■ EXERCISE OBJECTIVE ■
Reproduce exactly the final portion of the data: every line from the one containing "How distant are" through the last line, inclusive.

■ DATASET ROWS ■
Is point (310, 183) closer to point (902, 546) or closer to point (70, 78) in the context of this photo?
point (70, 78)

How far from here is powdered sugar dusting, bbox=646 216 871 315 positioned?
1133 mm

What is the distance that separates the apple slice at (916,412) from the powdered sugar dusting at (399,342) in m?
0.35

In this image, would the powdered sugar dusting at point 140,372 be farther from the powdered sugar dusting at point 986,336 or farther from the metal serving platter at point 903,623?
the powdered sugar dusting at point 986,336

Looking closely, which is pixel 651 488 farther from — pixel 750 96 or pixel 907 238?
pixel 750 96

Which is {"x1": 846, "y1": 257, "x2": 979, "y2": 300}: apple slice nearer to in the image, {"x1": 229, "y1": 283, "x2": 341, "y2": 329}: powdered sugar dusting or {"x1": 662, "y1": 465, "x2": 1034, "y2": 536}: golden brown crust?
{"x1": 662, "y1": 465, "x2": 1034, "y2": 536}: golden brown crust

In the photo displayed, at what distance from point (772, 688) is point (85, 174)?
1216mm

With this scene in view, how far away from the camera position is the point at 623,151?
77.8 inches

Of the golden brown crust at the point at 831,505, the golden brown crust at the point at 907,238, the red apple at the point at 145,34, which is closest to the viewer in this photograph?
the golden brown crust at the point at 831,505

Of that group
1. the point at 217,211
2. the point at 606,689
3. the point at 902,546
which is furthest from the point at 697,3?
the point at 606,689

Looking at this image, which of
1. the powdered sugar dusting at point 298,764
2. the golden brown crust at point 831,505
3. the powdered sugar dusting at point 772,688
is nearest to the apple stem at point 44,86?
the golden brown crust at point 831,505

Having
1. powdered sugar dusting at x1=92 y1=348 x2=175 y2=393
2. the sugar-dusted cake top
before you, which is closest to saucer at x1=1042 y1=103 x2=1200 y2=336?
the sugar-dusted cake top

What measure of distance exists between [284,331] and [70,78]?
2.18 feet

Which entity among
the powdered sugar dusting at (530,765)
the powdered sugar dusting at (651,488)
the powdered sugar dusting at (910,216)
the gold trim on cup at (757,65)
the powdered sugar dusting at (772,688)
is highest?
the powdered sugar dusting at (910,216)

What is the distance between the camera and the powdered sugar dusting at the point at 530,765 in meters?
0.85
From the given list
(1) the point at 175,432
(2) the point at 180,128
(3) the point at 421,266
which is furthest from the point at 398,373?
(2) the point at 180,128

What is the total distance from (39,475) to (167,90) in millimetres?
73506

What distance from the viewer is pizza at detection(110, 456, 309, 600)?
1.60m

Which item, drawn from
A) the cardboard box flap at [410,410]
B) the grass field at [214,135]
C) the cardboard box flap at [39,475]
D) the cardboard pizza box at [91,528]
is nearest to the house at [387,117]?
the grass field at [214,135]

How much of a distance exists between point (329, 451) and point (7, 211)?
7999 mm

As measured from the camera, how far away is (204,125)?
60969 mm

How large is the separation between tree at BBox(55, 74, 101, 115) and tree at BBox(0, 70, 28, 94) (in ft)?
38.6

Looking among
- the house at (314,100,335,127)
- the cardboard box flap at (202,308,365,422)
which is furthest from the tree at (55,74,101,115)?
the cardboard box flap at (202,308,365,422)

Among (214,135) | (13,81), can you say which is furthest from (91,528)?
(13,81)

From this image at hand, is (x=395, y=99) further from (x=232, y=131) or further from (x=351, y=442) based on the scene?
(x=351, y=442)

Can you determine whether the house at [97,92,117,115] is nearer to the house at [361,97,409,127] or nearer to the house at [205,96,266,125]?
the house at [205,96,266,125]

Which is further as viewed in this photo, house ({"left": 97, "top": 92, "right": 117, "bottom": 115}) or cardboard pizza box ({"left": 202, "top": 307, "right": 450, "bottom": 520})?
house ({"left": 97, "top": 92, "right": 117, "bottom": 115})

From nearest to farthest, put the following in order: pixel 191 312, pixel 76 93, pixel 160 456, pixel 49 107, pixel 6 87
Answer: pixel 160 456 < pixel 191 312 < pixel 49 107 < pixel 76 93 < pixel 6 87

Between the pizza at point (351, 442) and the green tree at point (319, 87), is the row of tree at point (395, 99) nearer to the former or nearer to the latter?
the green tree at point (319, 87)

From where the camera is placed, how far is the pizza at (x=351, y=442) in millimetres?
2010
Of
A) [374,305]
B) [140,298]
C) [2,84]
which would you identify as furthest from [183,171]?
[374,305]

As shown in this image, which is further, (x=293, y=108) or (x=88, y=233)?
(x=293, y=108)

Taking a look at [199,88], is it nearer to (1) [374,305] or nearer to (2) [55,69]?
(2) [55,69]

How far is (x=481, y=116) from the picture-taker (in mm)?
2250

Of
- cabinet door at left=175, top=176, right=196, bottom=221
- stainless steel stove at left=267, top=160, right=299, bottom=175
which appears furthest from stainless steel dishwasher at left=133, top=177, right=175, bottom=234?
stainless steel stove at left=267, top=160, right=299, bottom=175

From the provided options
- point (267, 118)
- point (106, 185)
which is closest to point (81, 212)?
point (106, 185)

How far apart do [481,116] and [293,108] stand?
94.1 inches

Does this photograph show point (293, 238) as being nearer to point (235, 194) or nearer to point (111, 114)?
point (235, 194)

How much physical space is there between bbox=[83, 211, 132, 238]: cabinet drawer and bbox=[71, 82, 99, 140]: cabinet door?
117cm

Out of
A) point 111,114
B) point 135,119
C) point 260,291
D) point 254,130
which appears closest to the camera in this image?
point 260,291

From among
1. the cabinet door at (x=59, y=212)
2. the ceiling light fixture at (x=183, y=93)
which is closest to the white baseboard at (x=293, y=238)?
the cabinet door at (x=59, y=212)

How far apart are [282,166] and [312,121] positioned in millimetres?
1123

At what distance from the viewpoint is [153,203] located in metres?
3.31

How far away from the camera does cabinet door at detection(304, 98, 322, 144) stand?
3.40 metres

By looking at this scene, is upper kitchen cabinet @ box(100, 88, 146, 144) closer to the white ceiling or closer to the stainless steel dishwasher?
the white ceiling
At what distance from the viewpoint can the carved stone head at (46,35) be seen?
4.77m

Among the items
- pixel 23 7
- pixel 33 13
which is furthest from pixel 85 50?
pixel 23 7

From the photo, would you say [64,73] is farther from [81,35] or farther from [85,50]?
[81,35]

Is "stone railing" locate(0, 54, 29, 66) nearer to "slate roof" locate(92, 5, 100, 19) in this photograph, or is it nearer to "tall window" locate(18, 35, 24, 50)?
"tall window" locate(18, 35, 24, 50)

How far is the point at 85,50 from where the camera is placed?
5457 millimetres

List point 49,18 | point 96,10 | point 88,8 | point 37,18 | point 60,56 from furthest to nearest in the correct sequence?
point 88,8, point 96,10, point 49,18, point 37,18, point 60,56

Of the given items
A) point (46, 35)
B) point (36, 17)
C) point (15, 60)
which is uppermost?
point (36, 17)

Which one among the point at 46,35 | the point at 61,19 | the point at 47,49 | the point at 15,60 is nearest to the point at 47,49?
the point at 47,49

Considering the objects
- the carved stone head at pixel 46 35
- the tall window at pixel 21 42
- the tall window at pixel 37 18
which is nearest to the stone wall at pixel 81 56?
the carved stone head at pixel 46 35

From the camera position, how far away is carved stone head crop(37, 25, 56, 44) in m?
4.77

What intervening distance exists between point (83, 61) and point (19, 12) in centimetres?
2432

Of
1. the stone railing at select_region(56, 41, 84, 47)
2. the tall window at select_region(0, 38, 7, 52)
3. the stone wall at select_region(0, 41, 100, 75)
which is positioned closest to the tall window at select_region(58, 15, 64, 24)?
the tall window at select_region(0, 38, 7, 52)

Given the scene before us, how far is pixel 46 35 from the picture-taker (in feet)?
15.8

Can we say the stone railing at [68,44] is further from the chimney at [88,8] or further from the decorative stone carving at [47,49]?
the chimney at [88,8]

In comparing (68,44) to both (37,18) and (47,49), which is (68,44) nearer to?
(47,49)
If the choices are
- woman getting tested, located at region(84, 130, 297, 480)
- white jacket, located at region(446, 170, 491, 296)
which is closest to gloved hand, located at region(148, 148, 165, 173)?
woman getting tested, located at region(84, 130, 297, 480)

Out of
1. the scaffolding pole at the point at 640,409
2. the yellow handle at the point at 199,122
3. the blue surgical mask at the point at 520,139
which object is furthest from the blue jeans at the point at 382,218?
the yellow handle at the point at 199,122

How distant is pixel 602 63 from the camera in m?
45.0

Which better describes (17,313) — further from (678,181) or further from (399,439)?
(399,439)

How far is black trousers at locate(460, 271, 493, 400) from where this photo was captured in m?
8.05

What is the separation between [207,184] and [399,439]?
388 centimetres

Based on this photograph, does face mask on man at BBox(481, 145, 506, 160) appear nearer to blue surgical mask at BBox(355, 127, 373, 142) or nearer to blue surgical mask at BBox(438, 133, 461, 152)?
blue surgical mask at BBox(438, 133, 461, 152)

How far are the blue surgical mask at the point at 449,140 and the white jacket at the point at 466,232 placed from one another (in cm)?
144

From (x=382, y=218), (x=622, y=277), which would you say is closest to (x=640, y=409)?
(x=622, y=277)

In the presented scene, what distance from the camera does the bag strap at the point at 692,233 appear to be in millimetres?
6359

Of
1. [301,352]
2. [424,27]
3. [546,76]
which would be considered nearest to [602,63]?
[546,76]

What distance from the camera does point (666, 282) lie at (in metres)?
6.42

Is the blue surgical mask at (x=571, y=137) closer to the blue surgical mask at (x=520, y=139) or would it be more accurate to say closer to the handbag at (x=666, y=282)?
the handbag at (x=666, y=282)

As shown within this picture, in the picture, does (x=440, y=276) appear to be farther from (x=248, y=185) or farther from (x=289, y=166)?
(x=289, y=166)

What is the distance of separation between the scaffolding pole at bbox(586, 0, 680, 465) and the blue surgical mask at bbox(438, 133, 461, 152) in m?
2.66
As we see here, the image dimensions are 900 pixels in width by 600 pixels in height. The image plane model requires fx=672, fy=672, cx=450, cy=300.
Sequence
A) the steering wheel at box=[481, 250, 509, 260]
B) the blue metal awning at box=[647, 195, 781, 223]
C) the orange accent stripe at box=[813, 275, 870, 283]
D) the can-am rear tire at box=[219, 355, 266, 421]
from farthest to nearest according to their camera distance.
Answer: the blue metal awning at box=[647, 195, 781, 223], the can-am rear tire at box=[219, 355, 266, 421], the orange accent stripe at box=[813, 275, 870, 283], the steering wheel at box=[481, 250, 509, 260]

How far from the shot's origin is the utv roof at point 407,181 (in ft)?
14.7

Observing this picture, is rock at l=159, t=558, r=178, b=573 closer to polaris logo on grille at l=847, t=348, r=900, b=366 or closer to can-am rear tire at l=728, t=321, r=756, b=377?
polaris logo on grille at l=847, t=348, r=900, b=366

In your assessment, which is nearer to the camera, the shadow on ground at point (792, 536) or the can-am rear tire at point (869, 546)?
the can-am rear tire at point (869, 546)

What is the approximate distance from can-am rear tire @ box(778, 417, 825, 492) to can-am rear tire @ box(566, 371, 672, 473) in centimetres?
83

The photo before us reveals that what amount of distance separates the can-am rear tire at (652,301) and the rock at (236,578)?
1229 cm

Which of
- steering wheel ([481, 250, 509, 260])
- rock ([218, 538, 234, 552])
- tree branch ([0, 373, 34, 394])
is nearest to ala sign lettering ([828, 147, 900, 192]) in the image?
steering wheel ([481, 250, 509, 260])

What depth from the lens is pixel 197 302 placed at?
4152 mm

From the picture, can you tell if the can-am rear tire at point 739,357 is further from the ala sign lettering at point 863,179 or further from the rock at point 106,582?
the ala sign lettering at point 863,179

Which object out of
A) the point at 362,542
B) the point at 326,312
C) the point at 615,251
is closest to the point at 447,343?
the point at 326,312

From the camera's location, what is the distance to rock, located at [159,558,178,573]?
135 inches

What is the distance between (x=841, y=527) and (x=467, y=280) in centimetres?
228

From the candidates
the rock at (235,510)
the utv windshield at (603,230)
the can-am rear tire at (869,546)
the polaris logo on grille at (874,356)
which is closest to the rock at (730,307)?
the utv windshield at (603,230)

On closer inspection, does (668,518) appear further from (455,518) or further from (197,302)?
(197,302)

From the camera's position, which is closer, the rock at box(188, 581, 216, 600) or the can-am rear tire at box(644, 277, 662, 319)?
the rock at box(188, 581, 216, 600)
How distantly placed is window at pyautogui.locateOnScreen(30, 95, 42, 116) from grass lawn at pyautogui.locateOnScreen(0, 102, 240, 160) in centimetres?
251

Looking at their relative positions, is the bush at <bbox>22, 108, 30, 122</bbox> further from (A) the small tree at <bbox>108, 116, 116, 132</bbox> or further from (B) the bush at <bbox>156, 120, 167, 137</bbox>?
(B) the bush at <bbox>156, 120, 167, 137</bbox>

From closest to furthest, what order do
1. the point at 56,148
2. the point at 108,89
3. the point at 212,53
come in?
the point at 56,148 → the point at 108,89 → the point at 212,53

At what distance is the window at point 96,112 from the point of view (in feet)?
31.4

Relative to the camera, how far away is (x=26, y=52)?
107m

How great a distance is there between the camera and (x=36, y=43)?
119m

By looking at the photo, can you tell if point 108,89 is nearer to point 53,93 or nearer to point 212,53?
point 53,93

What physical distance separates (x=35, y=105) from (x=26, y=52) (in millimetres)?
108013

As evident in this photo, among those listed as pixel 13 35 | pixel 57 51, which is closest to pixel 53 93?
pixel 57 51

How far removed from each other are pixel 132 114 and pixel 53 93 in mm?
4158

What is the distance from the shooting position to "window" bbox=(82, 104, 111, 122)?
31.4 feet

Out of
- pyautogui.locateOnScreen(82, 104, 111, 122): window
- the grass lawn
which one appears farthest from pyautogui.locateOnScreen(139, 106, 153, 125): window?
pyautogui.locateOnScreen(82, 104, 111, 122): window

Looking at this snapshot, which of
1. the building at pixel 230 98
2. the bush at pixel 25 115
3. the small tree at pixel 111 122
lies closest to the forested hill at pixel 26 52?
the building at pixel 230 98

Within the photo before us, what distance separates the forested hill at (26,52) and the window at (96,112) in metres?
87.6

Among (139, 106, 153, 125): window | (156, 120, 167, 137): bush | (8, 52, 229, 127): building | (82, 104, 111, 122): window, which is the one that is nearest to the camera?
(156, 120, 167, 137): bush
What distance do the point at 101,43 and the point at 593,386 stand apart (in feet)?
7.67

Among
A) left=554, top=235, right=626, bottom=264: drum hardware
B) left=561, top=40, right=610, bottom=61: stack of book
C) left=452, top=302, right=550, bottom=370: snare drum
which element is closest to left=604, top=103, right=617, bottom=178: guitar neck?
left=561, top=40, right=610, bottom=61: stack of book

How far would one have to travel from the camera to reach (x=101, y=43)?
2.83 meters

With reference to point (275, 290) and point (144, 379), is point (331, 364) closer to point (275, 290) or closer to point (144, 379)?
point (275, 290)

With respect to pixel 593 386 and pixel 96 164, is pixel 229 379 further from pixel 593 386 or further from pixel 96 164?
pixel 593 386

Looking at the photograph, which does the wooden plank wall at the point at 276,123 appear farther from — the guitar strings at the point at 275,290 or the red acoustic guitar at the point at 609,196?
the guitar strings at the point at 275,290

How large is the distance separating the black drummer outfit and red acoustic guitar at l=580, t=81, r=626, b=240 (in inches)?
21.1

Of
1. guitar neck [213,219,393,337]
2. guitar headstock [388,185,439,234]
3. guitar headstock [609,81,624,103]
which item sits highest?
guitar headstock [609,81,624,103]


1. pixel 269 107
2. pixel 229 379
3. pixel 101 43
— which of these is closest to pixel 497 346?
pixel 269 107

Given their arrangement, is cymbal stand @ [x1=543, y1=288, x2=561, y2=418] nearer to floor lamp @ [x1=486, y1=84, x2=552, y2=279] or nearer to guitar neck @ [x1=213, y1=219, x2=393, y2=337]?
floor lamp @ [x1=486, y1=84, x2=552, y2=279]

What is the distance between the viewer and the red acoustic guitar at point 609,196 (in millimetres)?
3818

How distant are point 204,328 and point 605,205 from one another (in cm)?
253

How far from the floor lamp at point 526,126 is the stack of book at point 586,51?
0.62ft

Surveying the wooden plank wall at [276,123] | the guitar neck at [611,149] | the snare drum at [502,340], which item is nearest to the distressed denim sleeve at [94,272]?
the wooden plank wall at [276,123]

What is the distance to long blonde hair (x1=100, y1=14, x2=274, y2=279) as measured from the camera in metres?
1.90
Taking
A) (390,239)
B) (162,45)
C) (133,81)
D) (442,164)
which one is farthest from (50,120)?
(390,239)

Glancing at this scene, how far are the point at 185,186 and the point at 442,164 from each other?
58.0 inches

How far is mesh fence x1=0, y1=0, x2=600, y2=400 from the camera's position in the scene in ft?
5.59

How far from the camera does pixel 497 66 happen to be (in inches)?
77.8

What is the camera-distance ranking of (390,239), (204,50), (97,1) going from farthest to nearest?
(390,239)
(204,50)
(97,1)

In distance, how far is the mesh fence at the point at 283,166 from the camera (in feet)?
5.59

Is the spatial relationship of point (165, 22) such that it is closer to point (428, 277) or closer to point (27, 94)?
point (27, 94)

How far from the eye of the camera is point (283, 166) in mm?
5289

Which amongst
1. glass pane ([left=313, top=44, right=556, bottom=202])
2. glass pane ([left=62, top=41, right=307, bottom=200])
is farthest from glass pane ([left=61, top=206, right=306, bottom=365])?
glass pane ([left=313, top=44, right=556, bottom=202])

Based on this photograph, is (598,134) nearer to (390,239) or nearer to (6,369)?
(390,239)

■ RESPONSE TO THIS EXERCISE ■
How distant are point 204,328 and point 605,205 from one another (in cm)?
253

How far from the floor lamp at point 526,126 is the stack of book at point 586,51?
0.62ft

Surveying the wooden plank wall at [276,123] | the guitar neck at [611,149] | the snare drum at [502,340], which item is nearest to the distressed denim sleeve at [94,272]?
the wooden plank wall at [276,123]

What is the distance to long blonde hair (x1=100, y1=14, x2=274, y2=279) as measured from the camera in metres?
1.90
Taking
A) (390,239)
B) (162,45)
C) (133,81)
D) (442,164)
which one is farthest from (50,120)?
(390,239)

Glancing at this scene, how far are the point at 185,186 and the point at 442,164 from each other?
58.0 inches

How far is mesh fence x1=0, y1=0, x2=600, y2=400 from the camera's position in the scene in ft?
5.59

How far from the camera does pixel 497 66 happen to be (in inches)?
77.8

What is the camera-distance ranking of (390,239), (204,50), (97,1) going from farthest to nearest?
(390,239)
(204,50)
(97,1)

In distance, how far is the mesh fence at the point at 283,166 from the camera (in feet)?
5.59

Is the spatial relationship of point (165, 22) such that it is closer to point (428, 277) or closer to point (27, 94)?
point (27, 94)

How far from the eye of the camera is point (283, 166) in mm?
5289

Which amongst
1. glass pane ([left=313, top=44, right=556, bottom=202])
2. glass pane ([left=62, top=41, right=307, bottom=200])
is farthest from glass pane ([left=61, top=206, right=306, bottom=365])?
glass pane ([left=313, top=44, right=556, bottom=202])

Based on this photograph, is (598,134) nearer to (390,239) or nearer to (6,369)?
(390,239)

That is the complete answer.